Your child gets sick because his or her immune system is still developing. In “Why Do My Kids Get Sick So Much?” Dr. Vincent Iannelli explains:
It is normal for young children to have six to eight upper respiratory tract infections and two or three gastrointestinal infections each year. Children in school and day care can often have more (often called day care syndrome). As your child gets older, his immune system will strengthen and he will build up immunity to many common infections and he will get sick less often.
He goes on to offer up the standard measures to avoid illness, such as hand washing, but then adds,
Other tips to help avoid catching infections include avoiding close contact with other people who are sick. Make sure that your day care has a strict policy about excluding children with contagious illnesses. This does not always help though, because most illnesses are contagious for a day or two before you even have symptoms. Once your child develops symptoms, he has probably already infected other people he has been in contact with.
Well, right, Dr. Iannelli.
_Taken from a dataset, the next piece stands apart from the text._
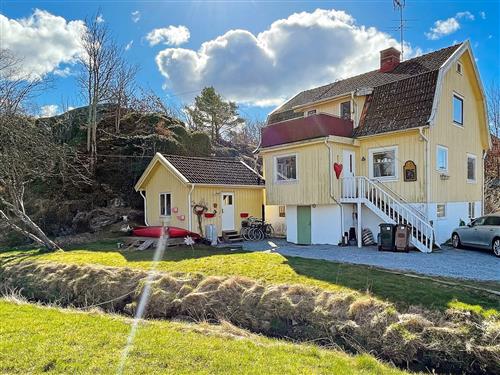 Holiday Home/Apartment - 8 persons -  - Halsbäck - 47191 - Klövedal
He probably already has infected all the other kids.
So, really, beyond the basic stuff that we should all do anyway – eat wholesome foods, sleep solidly on a good schedule, let your body move more than it sits, and maintain basic hygiene – there’s not a lot we can do to keep our kids from contracting these viruses.
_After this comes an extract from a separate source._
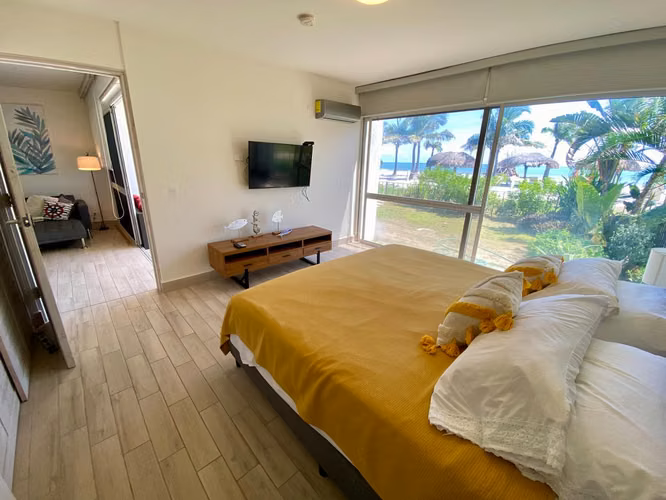 PLAYA CARACOL SANCTUARY APARTAMENTO PLANTA BAJA FRENTE AL MAR EN VENTA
And, while it would seem that the thinking around the “hygiene hypothesis” has moved away from assuming it’s just childhood infections that are protective of future autoimmunity, asthma and allergy towards more of a childhood infection plus “old friends” / microbial diversity framework, the proposition that childhood infection can be protective against future autoimmune and allergic issues seems to be supported by evidence of many kinds. (If this kind of thing fascinates you, stop what you’re doing and get An Epidemic of Absence : A New Way of Understanding Allergies and Autoimmune Disease by Moises Valesquez-Manoff.)
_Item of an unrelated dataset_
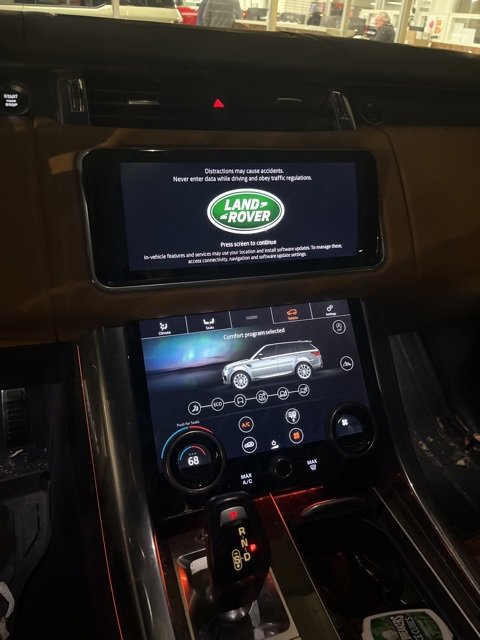 Used 2018 Land Rover Range Rover Sport HSE Dynamic image 6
Given that all of the above is well-established and likely not news to anyone reading today, I’m utterly fascinated by our inclination to blame ourselves or feel like bad parents when our kids get sick. And I, in full disclosure, completely count myself among these ranks.
Why do we, as parents, think that we have such control over our kids’ lives that we have the power — if we were only “better parents” — to keep them from getting sick? What about our cultural mindset plants that seed in our collective head? Going further still, do we think it’s our responsibility to make their way in the world as easy and pain-free as possible? Because that sounds an awful lot like that whole helicopter parenting gig that all of us say we want no part of.
And, yet, still … kid falls ill … we are hit with self-blame.
I’m so curious what you guys think about this tendency. Where does it come from? My half-baked answer is that it stems from all the hundreds of articles that crop up around this time of year telling parents all the different ways we can keep our kids from getting sick. Again, it suggests that keeping them from falling ill is desirable and within our power.
But am I too quick to blame the media? Are they just reflecting some underlying cultural zeitgeist that I’m not properly identifying?